Private Toll Roads & Eminent Domain

With the recent Supreme Court ruling allowing local governments to take people’s land and give it to developers, I wonder how this new effort by Congress will play out.

(link on supreme court ruling http://news.yahoo.com/news?tmpl=story&u=/ap/20050623/ap_on_go_su_co/scotus_seizing_property_2)

Seems there is legislation in the works to allow Private companies to build, maintain, and charge a toll for, new roads.

(Link on proposed law to Privatize toll roads http://news.yahoo.com/s/nm/20050630/ts_nm/bizhighways_dc)

Does anyone else see the combination of these two as a serious threat? If a private company can talk the local government into taking your land, then they can build a toll road there, and charge you later to cross what was once your own land! Or am I just being alarmist?

That’s exactly what this means. It’s already playing out – a city can condemn your house, give it to a company, that company builds condos on it, and then charges you to live on the land that was once yours.
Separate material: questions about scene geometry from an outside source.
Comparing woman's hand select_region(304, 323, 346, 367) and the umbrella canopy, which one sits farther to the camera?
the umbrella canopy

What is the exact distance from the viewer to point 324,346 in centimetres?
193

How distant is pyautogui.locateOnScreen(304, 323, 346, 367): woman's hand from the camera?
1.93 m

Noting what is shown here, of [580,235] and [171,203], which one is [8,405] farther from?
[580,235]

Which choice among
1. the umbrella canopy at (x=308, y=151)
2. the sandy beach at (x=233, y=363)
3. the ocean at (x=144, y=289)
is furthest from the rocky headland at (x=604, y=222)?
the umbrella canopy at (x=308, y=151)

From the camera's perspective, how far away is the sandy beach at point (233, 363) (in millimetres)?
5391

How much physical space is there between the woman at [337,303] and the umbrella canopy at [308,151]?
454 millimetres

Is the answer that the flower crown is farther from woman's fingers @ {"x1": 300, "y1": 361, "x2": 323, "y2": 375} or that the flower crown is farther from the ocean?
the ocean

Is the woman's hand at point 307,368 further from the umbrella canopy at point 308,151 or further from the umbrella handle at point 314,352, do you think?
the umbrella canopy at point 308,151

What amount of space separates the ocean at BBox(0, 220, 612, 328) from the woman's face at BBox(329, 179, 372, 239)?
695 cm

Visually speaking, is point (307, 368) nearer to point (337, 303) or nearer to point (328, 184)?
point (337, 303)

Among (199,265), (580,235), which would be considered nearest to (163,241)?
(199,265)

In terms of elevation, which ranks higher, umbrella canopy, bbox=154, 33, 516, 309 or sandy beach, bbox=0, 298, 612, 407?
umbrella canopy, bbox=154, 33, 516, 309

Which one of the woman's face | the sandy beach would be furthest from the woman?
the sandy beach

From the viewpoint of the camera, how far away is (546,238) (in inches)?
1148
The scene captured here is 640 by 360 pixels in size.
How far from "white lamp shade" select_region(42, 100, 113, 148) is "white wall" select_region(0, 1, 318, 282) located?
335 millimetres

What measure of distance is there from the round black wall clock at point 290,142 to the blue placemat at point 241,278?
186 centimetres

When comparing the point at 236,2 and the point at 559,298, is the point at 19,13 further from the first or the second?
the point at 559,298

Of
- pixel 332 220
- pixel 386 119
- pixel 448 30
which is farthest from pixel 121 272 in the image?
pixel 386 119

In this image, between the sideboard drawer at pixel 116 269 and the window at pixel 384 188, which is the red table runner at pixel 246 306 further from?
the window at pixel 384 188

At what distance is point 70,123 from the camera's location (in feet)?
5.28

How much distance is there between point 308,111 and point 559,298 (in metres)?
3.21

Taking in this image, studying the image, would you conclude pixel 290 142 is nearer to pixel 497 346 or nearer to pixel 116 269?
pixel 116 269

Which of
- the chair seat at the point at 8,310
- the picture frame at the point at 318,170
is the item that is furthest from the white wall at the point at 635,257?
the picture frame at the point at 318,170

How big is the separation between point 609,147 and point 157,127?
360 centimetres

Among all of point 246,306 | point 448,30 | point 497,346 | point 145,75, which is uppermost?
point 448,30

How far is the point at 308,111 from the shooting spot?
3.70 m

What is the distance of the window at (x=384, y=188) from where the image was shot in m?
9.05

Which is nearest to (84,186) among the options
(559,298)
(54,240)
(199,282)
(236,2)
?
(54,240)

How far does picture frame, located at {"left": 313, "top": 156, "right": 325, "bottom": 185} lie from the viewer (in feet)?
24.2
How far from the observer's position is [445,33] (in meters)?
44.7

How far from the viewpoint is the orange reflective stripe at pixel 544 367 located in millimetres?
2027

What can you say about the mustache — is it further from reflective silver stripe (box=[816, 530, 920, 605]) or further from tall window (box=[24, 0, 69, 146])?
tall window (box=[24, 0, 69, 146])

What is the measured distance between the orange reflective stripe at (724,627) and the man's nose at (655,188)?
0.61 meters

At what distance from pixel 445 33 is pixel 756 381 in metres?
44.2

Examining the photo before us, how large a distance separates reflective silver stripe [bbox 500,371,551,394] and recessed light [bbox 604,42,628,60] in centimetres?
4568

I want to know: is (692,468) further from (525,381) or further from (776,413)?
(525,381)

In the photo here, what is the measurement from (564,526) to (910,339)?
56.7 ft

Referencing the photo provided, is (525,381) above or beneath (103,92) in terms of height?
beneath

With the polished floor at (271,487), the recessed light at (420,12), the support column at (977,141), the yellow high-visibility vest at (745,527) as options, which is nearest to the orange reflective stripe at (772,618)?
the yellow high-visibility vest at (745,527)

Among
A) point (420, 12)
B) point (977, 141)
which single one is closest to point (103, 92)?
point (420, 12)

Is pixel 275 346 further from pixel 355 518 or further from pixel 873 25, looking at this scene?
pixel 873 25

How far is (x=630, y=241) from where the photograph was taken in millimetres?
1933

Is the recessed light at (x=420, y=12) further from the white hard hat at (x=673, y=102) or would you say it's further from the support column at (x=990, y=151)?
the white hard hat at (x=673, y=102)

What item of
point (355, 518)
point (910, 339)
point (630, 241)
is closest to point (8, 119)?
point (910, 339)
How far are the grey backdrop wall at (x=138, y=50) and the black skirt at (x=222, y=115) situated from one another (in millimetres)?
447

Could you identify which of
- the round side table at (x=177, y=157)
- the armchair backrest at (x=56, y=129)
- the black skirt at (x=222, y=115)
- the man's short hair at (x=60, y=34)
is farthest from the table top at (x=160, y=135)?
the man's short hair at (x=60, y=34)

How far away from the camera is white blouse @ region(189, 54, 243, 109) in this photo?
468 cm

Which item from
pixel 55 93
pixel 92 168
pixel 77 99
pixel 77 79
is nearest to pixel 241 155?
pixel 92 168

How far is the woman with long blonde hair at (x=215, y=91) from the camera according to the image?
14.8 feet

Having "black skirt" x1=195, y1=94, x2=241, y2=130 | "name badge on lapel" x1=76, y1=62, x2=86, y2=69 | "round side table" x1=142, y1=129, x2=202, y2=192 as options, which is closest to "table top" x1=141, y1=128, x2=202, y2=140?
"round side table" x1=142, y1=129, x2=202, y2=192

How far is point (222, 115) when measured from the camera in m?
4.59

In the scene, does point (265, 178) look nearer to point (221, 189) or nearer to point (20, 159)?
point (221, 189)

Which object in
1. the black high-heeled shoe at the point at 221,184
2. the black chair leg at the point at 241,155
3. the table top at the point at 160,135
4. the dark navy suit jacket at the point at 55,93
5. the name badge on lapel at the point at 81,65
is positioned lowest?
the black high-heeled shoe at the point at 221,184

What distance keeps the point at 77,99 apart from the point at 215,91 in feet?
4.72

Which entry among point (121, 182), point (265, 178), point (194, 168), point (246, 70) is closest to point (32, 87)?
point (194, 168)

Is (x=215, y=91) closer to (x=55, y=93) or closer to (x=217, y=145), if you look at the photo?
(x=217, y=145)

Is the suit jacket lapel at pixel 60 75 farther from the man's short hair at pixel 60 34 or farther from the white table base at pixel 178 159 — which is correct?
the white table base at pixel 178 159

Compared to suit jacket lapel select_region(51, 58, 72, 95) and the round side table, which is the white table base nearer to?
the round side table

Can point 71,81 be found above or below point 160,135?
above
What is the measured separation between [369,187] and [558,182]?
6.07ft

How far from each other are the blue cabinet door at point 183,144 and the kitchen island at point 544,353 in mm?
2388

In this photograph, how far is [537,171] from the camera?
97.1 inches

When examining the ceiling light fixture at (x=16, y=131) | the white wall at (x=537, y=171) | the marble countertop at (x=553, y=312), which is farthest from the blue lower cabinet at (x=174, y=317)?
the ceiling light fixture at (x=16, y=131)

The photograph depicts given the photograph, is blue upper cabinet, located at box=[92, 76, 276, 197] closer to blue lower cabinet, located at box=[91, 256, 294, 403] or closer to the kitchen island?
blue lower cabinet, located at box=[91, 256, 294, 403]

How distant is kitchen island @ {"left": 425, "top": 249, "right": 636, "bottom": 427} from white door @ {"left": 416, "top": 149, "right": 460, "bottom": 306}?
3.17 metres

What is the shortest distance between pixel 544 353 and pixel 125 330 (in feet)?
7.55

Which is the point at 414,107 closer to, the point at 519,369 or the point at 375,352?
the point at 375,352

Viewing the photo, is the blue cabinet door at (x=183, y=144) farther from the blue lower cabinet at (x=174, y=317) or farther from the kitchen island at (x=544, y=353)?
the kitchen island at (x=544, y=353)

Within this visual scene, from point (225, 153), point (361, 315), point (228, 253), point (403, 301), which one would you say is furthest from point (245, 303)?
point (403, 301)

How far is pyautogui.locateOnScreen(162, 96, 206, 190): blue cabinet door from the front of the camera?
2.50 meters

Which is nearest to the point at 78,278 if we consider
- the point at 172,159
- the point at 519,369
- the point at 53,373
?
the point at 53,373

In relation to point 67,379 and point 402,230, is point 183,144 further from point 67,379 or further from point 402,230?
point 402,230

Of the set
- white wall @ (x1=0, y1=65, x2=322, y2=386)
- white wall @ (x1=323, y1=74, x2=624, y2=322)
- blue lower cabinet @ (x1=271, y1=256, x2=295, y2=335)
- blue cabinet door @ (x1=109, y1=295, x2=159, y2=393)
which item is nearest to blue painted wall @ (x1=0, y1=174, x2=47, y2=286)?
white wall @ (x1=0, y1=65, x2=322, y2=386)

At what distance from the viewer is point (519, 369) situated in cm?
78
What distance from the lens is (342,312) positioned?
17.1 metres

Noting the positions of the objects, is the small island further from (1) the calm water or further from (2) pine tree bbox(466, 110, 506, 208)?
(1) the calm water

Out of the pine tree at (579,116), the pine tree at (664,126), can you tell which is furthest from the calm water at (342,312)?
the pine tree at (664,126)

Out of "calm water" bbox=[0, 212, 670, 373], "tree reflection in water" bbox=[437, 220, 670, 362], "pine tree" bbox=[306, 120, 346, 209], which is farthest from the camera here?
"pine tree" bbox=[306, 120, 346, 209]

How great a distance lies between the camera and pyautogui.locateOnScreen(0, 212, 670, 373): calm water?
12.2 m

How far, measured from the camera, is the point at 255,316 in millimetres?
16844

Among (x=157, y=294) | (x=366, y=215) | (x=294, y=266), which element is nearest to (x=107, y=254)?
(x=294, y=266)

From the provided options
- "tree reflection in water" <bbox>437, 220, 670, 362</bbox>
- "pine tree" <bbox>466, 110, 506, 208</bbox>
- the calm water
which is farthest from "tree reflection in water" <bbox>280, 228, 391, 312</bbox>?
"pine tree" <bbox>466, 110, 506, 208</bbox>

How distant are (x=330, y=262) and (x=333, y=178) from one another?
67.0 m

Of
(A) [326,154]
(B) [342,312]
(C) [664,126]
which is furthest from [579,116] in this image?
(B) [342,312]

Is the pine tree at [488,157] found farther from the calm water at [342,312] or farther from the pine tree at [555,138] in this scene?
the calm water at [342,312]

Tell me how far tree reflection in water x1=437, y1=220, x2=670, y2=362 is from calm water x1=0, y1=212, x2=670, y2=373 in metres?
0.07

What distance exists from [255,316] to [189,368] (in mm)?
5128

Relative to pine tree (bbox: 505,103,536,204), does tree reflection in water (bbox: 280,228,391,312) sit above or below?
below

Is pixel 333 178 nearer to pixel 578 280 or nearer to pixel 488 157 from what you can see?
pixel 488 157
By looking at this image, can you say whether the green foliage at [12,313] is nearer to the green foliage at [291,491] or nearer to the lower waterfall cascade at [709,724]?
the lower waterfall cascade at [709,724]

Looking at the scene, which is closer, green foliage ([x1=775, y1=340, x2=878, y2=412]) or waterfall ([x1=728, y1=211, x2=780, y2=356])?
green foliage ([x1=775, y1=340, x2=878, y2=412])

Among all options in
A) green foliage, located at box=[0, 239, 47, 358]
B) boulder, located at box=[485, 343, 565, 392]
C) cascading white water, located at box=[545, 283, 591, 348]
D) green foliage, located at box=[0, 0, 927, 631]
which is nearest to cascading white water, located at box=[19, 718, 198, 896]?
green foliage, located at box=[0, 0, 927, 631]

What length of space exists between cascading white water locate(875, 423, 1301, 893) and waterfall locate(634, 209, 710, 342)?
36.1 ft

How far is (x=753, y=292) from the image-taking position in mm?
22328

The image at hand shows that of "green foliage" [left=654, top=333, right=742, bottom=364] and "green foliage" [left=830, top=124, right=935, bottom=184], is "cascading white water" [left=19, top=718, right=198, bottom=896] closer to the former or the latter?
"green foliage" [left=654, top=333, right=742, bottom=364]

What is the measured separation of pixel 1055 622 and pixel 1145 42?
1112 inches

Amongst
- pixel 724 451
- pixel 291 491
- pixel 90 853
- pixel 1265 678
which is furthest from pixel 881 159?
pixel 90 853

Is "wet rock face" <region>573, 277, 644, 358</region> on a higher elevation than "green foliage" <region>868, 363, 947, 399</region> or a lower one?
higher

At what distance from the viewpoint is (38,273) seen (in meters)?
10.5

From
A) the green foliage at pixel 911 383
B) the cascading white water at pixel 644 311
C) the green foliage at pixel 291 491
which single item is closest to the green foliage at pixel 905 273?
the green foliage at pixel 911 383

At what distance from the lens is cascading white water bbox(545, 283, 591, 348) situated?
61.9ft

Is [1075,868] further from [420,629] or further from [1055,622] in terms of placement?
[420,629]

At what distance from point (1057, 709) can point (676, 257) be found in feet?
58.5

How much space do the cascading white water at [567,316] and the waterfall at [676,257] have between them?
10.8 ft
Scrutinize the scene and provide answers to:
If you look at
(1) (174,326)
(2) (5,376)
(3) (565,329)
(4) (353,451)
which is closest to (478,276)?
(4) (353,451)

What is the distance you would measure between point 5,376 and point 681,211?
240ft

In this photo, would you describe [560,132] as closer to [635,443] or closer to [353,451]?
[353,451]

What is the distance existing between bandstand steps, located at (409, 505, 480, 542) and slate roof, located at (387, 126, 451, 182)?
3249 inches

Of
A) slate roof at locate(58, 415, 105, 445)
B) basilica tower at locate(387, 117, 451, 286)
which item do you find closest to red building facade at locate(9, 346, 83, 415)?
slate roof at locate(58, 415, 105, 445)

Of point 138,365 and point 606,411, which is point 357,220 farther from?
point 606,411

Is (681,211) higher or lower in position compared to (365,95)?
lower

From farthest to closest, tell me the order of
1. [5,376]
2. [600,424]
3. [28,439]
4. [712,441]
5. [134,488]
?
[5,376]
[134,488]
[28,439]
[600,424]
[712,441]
Colorado has long had laws to allow this. The first roads into the mountains were primarily toll roads to serve mining communities.

So can you tell us how it worked out for Colorado? Good? Bad? Indifferent?

But the trend in this country has bbeen away from toll roads – the Connecticut Turnpike no longer is a toll road, and they keep making noises about getting rid of the tolls on the Mass Pike. This would be a big step in the other direction.

What’s more, if you read the linked article you find that the big companies are not US companies, which would put these roasds in the control of people who aren’t local (yet who would get tax breaks for building the roads). This seems to me to be a Bad Idea. Why not give tax breaks to local companies and control them here, where you’re accountable?

I think it worked out well. The roads were eventually taken over by the state, and they did provide an infrastructure in the mountains that would have taken many more years to develop otherwise.

There is some movement to update the laws right now, due to a plan to build a six-lane toll road east of I-25 all the way from Pueblo to Fort Collins.

Excellent point. It also got me thinking about who does the building. The actual workers, I mean. Will these companies bring in people from out-of-area, effectively pissing off the locals that are out of work? Are private companies required to contract Union for this work, or can they use non-union? (note I am not expressing any opinion on the validity of unions!) Just a couple more thoughts triggered by your comment.

Actually, eminent domain has always been available for private toll roads (and more significantly to our country’s development, railroads). In Justice O’Connor’s dissent in Keslo (PDF file) she recognized that existing jurisprudence allowed eminent domain to take property to transfer to private companies for use by the public:

Taking land by eminent domain and transferring it to a private toll road company would be, legally be just like taking land and transferring it to a private railroad or electric utility, both of which are universally recongized as Constitutional.